I finished up some other work and got around to writing a v5 today, but I ran into a problem with /proc/[pid]/userfaultfd.
Files in /proc/[pid]/* are owned by the user/group which started the process, and they don't support being chmod'ed.
For the userfaultfd device, I think we want the following semantics: - For UFFDs created via the device, we want to always allow handling kernel mode faults - For security, the device should be owned by root:root by default, so unprivileged users don't have default access to handle kernel faults - But, the system administrator should be able to chown/chmod it, to grant access to handling kernel faults for this process more widely.
It could be made to work like that but I think it would involve at least:
- Special casing userfaultfd in proc_pid_make_inode - Updating setattr/getattr for /proc/[pid] to meaningfully store and then retrieve uid/gid different from the task's, again probably special cased for userfautlfd since we don't want this behavior for other files
It seems to me such a change might raise eyebrows among procfs folks. Before I spend the time to write this up, does this seem like something that would obviously be nack'ed?

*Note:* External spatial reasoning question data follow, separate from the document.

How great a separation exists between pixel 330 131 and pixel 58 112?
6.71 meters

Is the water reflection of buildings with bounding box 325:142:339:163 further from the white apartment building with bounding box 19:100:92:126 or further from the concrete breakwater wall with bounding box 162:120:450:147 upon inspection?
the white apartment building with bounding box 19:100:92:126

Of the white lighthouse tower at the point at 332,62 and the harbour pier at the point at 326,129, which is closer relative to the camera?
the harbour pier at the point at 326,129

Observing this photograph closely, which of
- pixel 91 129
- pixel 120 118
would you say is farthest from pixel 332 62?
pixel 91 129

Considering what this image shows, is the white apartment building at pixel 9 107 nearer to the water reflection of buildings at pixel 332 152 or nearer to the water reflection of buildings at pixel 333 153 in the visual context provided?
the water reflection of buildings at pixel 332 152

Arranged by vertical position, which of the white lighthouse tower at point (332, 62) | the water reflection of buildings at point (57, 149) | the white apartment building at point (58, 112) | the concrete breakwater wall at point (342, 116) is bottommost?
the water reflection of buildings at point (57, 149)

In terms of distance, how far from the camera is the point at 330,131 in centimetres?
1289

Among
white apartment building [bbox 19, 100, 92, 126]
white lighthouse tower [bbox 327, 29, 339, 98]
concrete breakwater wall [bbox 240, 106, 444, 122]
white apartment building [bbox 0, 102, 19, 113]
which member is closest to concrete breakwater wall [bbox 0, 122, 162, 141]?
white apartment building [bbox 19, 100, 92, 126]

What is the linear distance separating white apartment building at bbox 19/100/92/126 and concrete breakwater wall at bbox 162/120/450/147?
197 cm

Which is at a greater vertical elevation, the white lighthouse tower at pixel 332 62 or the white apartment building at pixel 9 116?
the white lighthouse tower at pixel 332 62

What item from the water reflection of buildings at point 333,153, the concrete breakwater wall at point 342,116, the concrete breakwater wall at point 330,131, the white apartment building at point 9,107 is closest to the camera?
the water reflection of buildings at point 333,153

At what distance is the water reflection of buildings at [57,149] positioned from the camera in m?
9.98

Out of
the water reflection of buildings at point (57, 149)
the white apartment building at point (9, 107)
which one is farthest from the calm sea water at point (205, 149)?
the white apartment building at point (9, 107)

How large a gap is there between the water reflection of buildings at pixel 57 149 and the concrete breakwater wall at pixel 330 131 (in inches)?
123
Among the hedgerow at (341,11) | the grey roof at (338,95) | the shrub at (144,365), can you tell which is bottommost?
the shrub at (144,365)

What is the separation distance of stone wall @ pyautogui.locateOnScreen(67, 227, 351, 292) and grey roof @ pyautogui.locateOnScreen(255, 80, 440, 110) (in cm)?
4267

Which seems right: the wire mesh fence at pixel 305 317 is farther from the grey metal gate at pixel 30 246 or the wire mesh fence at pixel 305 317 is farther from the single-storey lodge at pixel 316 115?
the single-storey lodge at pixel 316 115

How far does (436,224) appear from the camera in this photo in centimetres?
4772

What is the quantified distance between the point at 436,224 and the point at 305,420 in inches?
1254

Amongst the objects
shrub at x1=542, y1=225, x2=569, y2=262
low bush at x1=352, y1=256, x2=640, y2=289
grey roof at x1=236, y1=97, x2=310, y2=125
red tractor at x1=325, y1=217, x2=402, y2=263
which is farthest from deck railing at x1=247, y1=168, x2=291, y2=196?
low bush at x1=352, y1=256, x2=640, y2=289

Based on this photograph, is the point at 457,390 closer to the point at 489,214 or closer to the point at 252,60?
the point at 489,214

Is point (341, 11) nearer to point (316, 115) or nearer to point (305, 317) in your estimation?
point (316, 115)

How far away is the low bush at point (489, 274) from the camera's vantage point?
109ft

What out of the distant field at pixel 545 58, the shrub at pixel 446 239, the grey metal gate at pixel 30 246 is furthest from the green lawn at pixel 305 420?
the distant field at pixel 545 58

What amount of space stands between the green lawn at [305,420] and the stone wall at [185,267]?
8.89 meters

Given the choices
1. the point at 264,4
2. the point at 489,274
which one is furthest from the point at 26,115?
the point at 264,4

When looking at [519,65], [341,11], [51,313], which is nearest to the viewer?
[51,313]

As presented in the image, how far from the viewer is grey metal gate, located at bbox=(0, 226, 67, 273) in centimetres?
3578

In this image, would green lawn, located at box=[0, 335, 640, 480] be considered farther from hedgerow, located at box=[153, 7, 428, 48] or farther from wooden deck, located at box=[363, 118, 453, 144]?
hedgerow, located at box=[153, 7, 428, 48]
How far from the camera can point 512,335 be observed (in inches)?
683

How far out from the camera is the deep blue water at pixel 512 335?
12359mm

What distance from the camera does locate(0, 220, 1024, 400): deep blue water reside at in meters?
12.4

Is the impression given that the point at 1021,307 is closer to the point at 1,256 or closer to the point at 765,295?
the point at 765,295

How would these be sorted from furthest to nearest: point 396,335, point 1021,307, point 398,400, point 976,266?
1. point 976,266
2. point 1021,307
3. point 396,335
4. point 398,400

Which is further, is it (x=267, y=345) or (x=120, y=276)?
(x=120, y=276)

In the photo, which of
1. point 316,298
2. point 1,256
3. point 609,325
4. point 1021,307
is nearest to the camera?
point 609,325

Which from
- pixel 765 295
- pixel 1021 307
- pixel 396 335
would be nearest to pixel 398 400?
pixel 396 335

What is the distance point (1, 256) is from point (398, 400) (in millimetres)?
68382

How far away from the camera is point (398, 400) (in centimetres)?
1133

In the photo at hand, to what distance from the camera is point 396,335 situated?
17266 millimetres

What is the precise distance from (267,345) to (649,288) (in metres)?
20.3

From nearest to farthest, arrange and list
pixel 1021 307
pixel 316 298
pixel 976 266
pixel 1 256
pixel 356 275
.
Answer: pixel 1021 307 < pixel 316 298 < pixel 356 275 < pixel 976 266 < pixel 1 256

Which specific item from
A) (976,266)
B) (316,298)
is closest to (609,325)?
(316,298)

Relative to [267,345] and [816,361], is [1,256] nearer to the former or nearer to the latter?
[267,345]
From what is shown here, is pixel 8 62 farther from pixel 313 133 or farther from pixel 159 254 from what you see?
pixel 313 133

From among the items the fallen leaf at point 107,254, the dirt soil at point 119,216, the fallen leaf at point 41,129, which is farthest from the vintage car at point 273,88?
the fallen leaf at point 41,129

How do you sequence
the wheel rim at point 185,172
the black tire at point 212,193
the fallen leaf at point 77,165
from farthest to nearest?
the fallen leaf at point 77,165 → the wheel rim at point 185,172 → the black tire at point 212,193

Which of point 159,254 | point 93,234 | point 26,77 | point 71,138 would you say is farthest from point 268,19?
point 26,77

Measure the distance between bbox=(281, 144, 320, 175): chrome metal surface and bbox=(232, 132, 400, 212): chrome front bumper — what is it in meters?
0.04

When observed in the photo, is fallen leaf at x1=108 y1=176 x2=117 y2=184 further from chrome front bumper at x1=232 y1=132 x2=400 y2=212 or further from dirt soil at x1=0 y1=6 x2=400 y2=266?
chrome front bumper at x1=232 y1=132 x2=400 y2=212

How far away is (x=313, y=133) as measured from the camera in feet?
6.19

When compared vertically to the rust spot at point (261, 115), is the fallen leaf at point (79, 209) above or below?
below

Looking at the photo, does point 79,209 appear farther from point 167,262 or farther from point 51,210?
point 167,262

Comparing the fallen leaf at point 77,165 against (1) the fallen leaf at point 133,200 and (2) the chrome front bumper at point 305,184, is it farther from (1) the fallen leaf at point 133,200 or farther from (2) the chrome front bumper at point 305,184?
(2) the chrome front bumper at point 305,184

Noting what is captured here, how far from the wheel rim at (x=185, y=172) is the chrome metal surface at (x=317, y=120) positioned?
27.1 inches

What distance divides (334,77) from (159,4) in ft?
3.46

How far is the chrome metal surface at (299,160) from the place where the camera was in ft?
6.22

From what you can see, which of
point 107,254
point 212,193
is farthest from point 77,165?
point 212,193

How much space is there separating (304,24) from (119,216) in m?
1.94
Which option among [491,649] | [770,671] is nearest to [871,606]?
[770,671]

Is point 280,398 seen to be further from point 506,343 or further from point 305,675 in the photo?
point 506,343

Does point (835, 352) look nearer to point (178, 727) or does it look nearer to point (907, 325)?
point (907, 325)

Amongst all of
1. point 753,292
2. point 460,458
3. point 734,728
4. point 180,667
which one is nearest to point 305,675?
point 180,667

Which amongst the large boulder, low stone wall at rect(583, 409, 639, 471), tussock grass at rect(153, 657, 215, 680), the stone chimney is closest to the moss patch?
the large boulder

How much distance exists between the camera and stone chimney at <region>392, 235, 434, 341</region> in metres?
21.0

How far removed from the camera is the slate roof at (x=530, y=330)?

On Wed, Jul 20, 2022 at 4:21 PM Nadav Amit namit@vmware.com wrote:
On Jul 20, 2022, at 4:04 PM, Axel Rasmussen axelrasmussen@google.com wrote:
⚠ External Email
On Wed, Jul 20, 2022 at 3:16 PM Schaufler, Casey casey.schaufler@intel.com wrote:
-----Original Message----- From: Axel Rasmussen axelrasmussen@google.com Sent: Tuesday, July 19, 2022 12:56 PM To: Alexander Viro viro@zeniv.linux.org.uk; Andrew Morton akpm@linux-foundation.org; Dave Hansen dave.hansen@linux.intel.com; Dmitry V . Levin ldv@altlinux.org; Gleb Fotengauer-Malinovskiy glebfm@altlinux.org; Hugh Dickins hughd@google.com; Jan Kara jack@suse.cz; Jonathan Corbet corbet@lwn.net; Mel Gorman mgorman@techsingularity.net; Mike Kravetz mike.kravetz@oracle.com; Mike Rapoport rppt@kernel.org; Amit, Nadav namit@vmware.com; Peter Xu peterx@redhat.com; Shuah Khan shuah@kernel.org; Suren Baghdasaryan surenb@google.com; Vlastimil Babka vbabka@suse.cz; zhangyi yi.zhang@huawei.com Cc: Axel Rasmussen axelrasmussen@google.com; linux- doc@vger.kernel.org; linux-fsdevel@vger.kernel.org; linux- kernel@vger.kernel.org; linux-mm@kvack.org; linux- kselftest@vger.kernel.org Subject: [PATCH v4 0/5] userfaultfd: add /dev/userfaultfd for fine grained access control
I assume that leaving the LSM mailing list off of the CC is purely accidental. Please, please include us in the next round.
Honestly it just hadn't occurred to me, but I'm more than happy to CC it on future revisions.
This series is based on torvalds/master.
The series is split up like so:
- Patch 1 is a simple fixup which we should take in any case (even by itself).
- Patches 2-6 add the feature, configurable selftest support, and docs.
Why not ...?
- Why not /proc/[pid]/userfaultfd? The proposed use case for this is for one
process to open a userfaultfd which can intercept another process' page faults. This seems to me like exactly what CAP_SYS_PTRACE is for, though, so I think this use case can simply use a syscall without the powers CAP_SYS_PTRACE grants being "too much".
- Why not use a syscall? Access to syscalls is generally controlled by
capabilities. We don't have a capability which is used for userfaultfd access without also granting more / other permissions as well, and adding a new capability was rejected [1].
- It's possible a LSM could be used to control access instead. I suspect
adding a brand new one just for this would be rejected,
You won't know if you don't ask.
Fair enough - I wonder if MM folks (Andrew, Peter, Nadav especially) would find that approach more palatable than /proc/[pid]/userfaultfd? Would it make sense from our perspective to propose a userfaultfd- or MM-specific LSM for controlling access to certain features?
I remember +Andrea saying Red Hat was also interested in some kind of access control mechanism like this. Would one or the other approach be more convenient for you?
To reiterate my position - I think that /proc/[pid]/userfaultfd is very natural and can be easily extended to support cross-process access of userfaultfd. The necessary access controls are simple in any case. For cross-process access, they are similar to those that are used for other /proc/[pid]/X such as pagemap.
I have little experience with LSM and I do not know how real deployments use them. If they are easier to deploy and people prefer them over some pseudo-file, I cannot argue against them.